_Given instruction_
Retype the records word for word, from the line containing "From one to" through the end of the records, inclusive.
+-------+
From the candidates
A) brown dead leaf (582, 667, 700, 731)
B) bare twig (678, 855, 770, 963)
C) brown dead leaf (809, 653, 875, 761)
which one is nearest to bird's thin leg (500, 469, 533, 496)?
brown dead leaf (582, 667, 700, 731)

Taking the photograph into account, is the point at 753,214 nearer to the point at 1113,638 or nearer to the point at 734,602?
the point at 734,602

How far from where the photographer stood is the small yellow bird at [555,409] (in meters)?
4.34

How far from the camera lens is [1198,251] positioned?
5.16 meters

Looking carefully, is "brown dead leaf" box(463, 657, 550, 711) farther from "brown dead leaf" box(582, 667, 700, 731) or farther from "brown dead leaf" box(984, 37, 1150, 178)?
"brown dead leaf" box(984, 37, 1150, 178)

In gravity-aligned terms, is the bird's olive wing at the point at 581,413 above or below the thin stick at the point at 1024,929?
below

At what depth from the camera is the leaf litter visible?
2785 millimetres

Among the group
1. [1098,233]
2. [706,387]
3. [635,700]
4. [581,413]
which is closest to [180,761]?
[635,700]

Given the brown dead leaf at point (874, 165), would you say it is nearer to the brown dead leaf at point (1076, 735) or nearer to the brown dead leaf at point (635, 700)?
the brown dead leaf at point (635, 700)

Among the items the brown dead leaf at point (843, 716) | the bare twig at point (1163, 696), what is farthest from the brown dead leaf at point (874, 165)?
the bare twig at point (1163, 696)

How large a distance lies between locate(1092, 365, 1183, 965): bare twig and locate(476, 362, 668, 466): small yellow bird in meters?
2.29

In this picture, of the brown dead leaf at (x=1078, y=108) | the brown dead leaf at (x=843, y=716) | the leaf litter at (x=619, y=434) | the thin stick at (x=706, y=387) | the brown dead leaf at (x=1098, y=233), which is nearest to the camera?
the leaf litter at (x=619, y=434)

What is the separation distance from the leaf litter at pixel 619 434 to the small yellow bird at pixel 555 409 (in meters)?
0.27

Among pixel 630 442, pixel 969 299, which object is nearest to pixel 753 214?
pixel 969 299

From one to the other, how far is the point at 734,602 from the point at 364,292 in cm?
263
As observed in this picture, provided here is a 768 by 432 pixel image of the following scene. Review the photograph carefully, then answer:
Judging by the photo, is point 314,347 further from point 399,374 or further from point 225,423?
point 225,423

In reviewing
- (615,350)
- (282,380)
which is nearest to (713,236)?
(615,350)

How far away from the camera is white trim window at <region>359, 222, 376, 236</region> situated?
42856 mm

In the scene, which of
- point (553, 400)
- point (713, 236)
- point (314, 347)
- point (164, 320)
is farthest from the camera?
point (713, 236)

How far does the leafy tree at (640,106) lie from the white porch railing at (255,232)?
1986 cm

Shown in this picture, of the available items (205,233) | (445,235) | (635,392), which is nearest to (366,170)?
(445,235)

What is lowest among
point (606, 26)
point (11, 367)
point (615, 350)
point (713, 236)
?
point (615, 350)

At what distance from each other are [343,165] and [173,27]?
+-------+
_Result of the exercise_
From one to the other, how far is the point at 734,602 from the point at 364,292 in cm?
263
As observed in this picture, provided here is a 768 by 432 pixel image of the following scene. Review the photograph carefully, then answer:
Judging by the photo, is point 314,347 further from point 399,374 or further from point 225,423?
point 225,423

In reviewing
- (615,350)
- (282,380)
which is nearest to (713,236)?
(615,350)

How far away from the camera is white trim window at <region>359, 222, 376, 236</region> situated?
42856 mm

In the scene, which of
- point (553, 400)
- point (713, 236)
- point (314, 347)
- point (164, 320)
is farthest from the camera?
point (713, 236)

How far does the leafy tree at (640,106) lie from the white porch railing at (255,232)?
1986 cm

Shown in this picture, of the available items (205,233) | (445,235) | (635,392), which is nearest to (366,170)?
(445,235)

What is lowest among
point (606, 26)
point (11, 367)
point (615, 350)
point (713, 236)
?
point (615, 350)

At what distance from each other are [343,165] and [173,27]?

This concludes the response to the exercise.